CRUCIAL VOTE: Although quiet on the issue, LDP, New Komeito at odds on nuclear policy via The Asahi Shimbun

Opposition parties are blaring anti-nuclear slogans and calling for phaseouts of atomic power generation. But their positions on Japan’s energy policy–or any other issue for that matter–have failed to dampen expectations of a landslide victory by the ruling coalition in the July 21 Upper House election.

However, one potential battle over nuclear energy could erupt after the votes are counted.

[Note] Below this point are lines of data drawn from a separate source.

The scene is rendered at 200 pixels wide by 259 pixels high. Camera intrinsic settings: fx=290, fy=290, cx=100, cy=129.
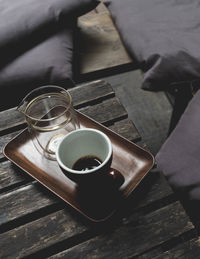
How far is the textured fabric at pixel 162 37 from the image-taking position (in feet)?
3.11

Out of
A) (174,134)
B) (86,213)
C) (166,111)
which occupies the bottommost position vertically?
(166,111)

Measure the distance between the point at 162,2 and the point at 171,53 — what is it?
10.5 inches

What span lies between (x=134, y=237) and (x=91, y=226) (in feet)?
0.27

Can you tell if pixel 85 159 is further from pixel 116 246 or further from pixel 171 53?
pixel 171 53

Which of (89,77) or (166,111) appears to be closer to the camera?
(89,77)

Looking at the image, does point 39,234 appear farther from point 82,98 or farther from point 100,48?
point 100,48

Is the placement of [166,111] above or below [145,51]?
below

The ruling Liberal Democratic Party and its junior coalition partner, New Komeito, are trying not to raise the nuclear issue during the election campaign. But they do, in fact, differ greatly on the subject, including restarting idle reactors, exporting nuclear technology and continuing Japan’s troubled nuclear fuel-cycle program.
[…]
The LDP during the Lower House campaign vowed to “decide within three years” whether the offline reactors should be reactivated.

The party is now pushing for swift restarts.
[…]
New Komeito is also seeking swift action–but toward “a society that does not depend on nuclear power plants.”

The party, backed by the nation’s largest lay-Buddhist organization, is not ruling out all reactor restarts.

But New Komeito leader Natsuo Yamaguchi said the party will not give its approval unless local governments and public opinion accept such restarts.

[…]
New Komeito is calling for a review of the nuclear fuel-cycle program. It is pushing a policy switch to bury the nuclear waste without reprocessing spent fuel and to mothball the Monju reactor.

New Komeito also has reservations about the Abe administration’s initiative to export nuclear power plants to other countries, such as Turkey, India and the United Arab Emirates.
[…]
Kazuo Shii, chairman of the Japanese Communist Party, said Japan should not become a “merchant of death” through sales of nuclear plants.

The JCP, which expanded its strength in the Tokyo metropolitan assembly election last month, is calling for the immediate abolition of nuclear power plants.

“Reactors should never ever be brought online before the Fukushima accident is put to a complete end,” Shii said.

Mizuho Fukushima, the Social Democratic Party leader, emphasized the need to export renewable energy-related technology instead, citing the nation’s advanced wind and biomass technology.

The SDP has left no doubt that it is opposed to restarting reactors and continuing the nuclear fuel-cycle program. It has called for legislation that commits Japan to move away from nuclear energy.